_Work to complete_
**A.** Output the passage of the letter on state employee firings starting at "If you are purging" and ending at "for this state.", reproduced word for word.
**B.** According to the letter on state employee firings, who will take office as the new Representative in mid-January?
**C.** List every ground the letter on state employee firings gives on which an at-will employee in Alaska cannot, or likely cannot, be fired.

_Text_
I haven't practiced law since I became a legislator, and right now plan to keep it that way. So my intention is not to give you legal advice. Don't rely on mine or Tuckerman's. But I do have a right to talk about the laws I do know about, and your right to good government.
I've noted in a recent newsletter, and on social media, that these resignation calls have been potentially illegal, if they were in fact aimed at getting rid of employees with personal political views different than the new Administration's. I noted as someone concerned about directing our budget funds to important things, not folly, that this course might cause significant lawsuit liabilities to the state. And I was, on the other hand, very clear about a personal view I have - that it would be very risky for employees to not submit the requested resignation letters, and reapply for your jobs as requested, just to create an uncertain lawsuit. That was my personal view, and what I would tell a friend.
For those considering legal action, I wrote, and still say, speak to highly qualified attorneys that you trust, not politicians like Tuckerman or me who do not practice law.
That said - here are the potential problems the new Administration faces.
Recently two highly qualified women, who had posted arguably Democratic leaning statements on their own personal time, were fired (or technically not rehired when told to resign). If their political views were the motivating factor in their firings - something we don't know yet for sure - Tuckerman has created a potential legal liability for the state. A court may very well disagree, but there is a fair argument (I can't predict the outcome) that demanding a resignation, telling someone to reapply or else they'll be fired, and then not hiring them, is a "constructive discharge" - or, in effect, a firing.
Tuckerman's First Mistake: The new Chief of Staff told you "at will" employees have no employment rights. Well, he's flat wrong.
Even an at will employee in Alaska cannot be fired for a host of the worst motivations. You can't fire someone because you don't like their color or religion. You likely can't fire someone (get good legal advice if you really want reliable answers on these things) for refusing your order that they commit a crime. You can't fire them because they are over 55. And, there has been some older Alaska Supreme Court precedent I agreed with when I did practice law (warning again, that I don't know how the Supreme Court has ruled over the past 18 years since) to suggest you can't fire someone because you disagree with their First amendment-protected political views, if it does not affect their work.
And, though it may not help an employee in a lawsuit (again, I do not know for sure), our Constitution and the debate by our Constitutional Delegates, as I wrote a few weeks ago, state clearly that people are to be hired in state employment based on merit not political allegiance. I believe in that Constitutional principle, and disagree strongly with retaliating against an employee because of their personal views.
So, I would say this to the new Administration. Stop it.
If you are purging people based on their political donation histories, please stop it.
If you are researching their personal political views, which they have a right to, please stop it.
Shaking a person's confidence in their ability to pay their bills, if they have done good work, is wrong.
Tuckerman, Governor, hire all the folks you want on your political side in high level policy positions. Though I hope you choose people who will do good work for this state.
But please don't do this to Alaskans in lower level jobs, who have bills to pay, and have done their jobs well, just because you disagree with their politics.
I hope that is not what is being done, and time will tell as the dust settles. But the troubling indications from calls I and others have received, and the two bright female attorneys you just let go, support my concern that this is exactly what is going on. I truly hope I'm wrong.
And to the Alaskans who have done good work, worked long hours, and served this state well, but who have been fired - I'm on your side. You deserved better.
As always call if we can help. I'm on the job until mid-January, when our new Representative, Zack Fields, will take office.
I'll take this job seriously until the final day of work - before I begin a break from political office (maybe forever, and maybe for a short time - I have no plotted plans in that regard). In the meantime, I'll keep standing with you for a better state.

_Available data_
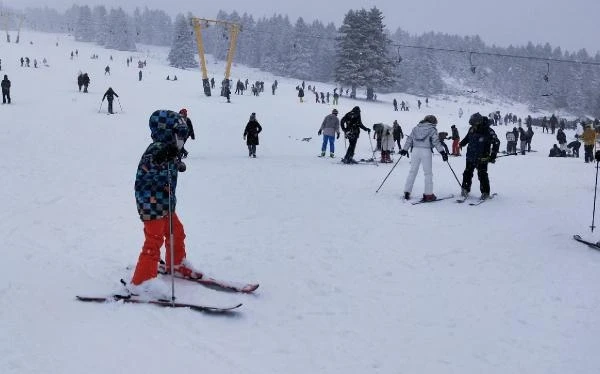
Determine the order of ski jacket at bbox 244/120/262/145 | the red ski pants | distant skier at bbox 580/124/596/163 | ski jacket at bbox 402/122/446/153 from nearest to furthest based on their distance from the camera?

_Solved problems_
**A.**
If you are purging people based on their political donation histories, please stop it.
If you are researching their personal political views, which they have a right to, please stop it.
Shaking a person's confidence in their ability to pay their bills, if they have done good work, is wrong.
Tuckerman, Governor, hire all the folks you want on your political side in high level policy positions. Though I hope you choose people who will do good work for this state.

**B.** Zack Fields.

**C.**
- Their color
- Their religion
- Refusing an order to commit a crime
- Being over 55
- Their First Amendment-protected political views, if those views do not affect their work